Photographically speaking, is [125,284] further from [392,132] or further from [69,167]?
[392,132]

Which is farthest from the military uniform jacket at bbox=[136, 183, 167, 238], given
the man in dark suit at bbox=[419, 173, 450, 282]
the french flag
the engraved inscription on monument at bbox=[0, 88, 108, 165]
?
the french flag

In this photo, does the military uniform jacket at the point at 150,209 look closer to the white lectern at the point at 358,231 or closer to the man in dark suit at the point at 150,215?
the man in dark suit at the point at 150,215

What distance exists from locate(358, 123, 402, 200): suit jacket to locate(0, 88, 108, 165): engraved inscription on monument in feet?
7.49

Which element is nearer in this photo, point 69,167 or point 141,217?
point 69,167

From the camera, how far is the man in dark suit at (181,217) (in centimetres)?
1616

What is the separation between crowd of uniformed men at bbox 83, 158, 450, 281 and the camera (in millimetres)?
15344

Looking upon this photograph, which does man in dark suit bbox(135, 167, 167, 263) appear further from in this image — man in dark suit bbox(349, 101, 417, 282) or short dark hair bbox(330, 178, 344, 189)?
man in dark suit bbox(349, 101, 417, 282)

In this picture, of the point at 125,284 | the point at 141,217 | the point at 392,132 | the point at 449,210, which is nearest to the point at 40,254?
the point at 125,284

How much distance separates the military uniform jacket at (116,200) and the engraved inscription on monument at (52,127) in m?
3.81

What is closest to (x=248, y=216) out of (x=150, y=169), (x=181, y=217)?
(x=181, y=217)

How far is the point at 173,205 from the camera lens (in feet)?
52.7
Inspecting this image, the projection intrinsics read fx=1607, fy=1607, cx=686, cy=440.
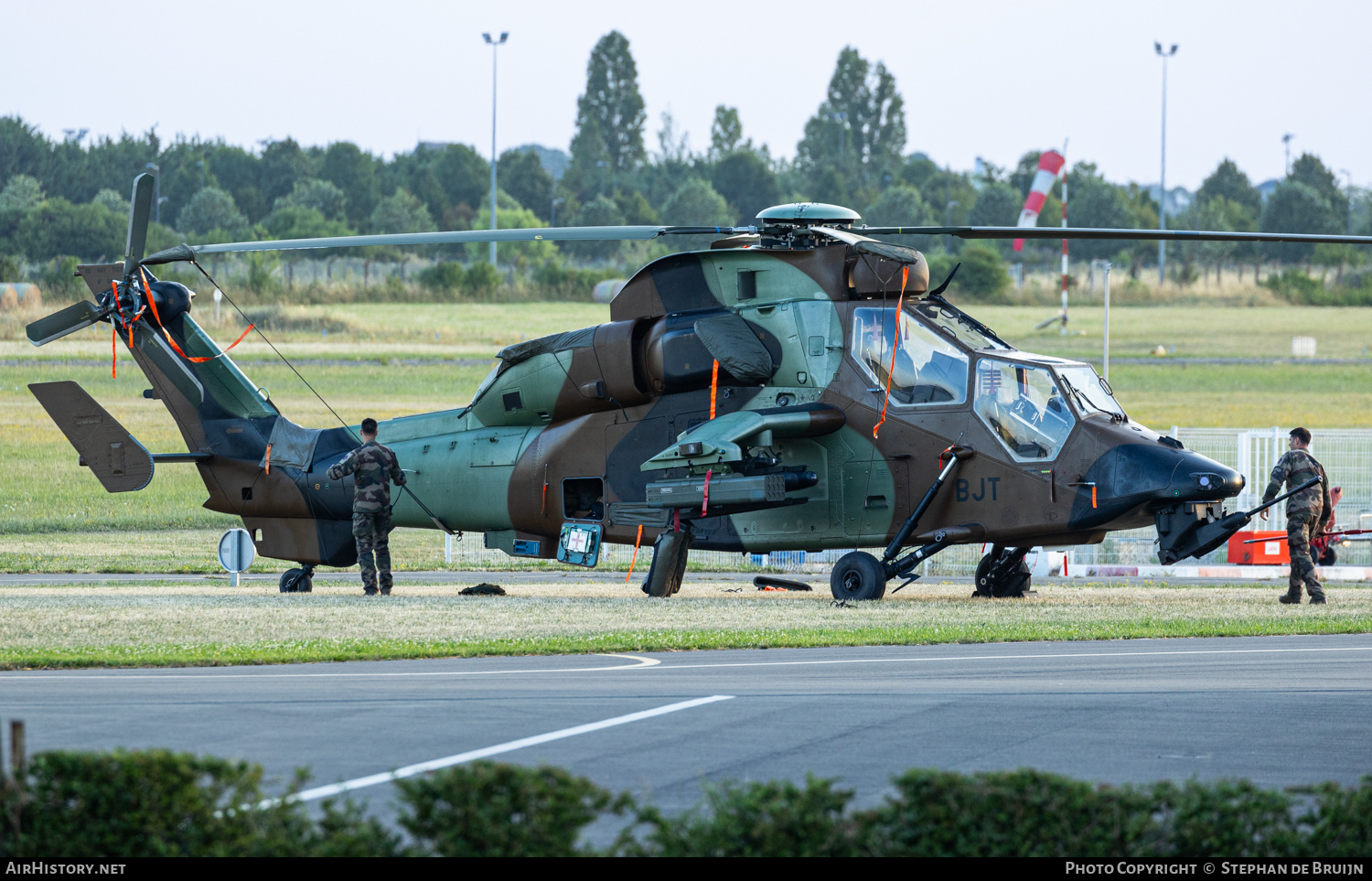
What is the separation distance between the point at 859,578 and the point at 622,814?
12298 millimetres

•••

- **Exercise goal**: Copy out all of the lines above word for word, but leave out the pictures.

- **Output for this task**:
Photographically speaking, is [125,284] further from [392,132] or further from [69,167]?
[392,132]

Which is farthest from the military uniform jacket at bbox=[136, 183, 167, 238], given
the man in dark suit at bbox=[419, 173, 450, 282]
the french flag
the engraved inscription on monument at bbox=[0, 88, 108, 165]
?
the french flag

In this photo, does the military uniform jacket at the point at 150,209 look closer to the white lectern at the point at 358,231 or closer to the man in dark suit at the point at 150,215?
the man in dark suit at the point at 150,215

What distance exists from locate(358, 123, 402, 200): suit jacket to locate(0, 88, 108, 165): engraved inscription on monument in feet?
7.49

Which element is nearer in this photo, point 69,167 or point 141,217?
point 69,167

From the camera, how far is the man in dark suit at (181,217) (in centimetres)?
1616

What is the separation between crowd of uniformed men at bbox 83, 158, 450, 281 and the camera (in millimetres)?
15344

Looking upon this photograph, which does man in dark suit bbox(135, 167, 167, 263) appear further from in this image — man in dark suit bbox(349, 101, 417, 282) or short dark hair bbox(330, 178, 344, 189)?
man in dark suit bbox(349, 101, 417, 282)

In this picture, of the point at 125,284 | the point at 141,217 | the point at 392,132 | the point at 449,210, which is nearest to the point at 40,254?
the point at 125,284

How much distance separates the military uniform jacket at (116,200) and the engraved inscription on monument at (52,127) in m?
3.81

What is closest to (x=248, y=216) out of (x=150, y=169), (x=181, y=217)?
(x=181, y=217)

How far is the point at 173,205 from the camera lens (in feet)?
52.7
Inspecting this image, the projection intrinsics read fx=1607, fy=1607, cx=686, cy=440.
What is the separation distance between the point at 859,578 and the point at 622,814?
12298 millimetres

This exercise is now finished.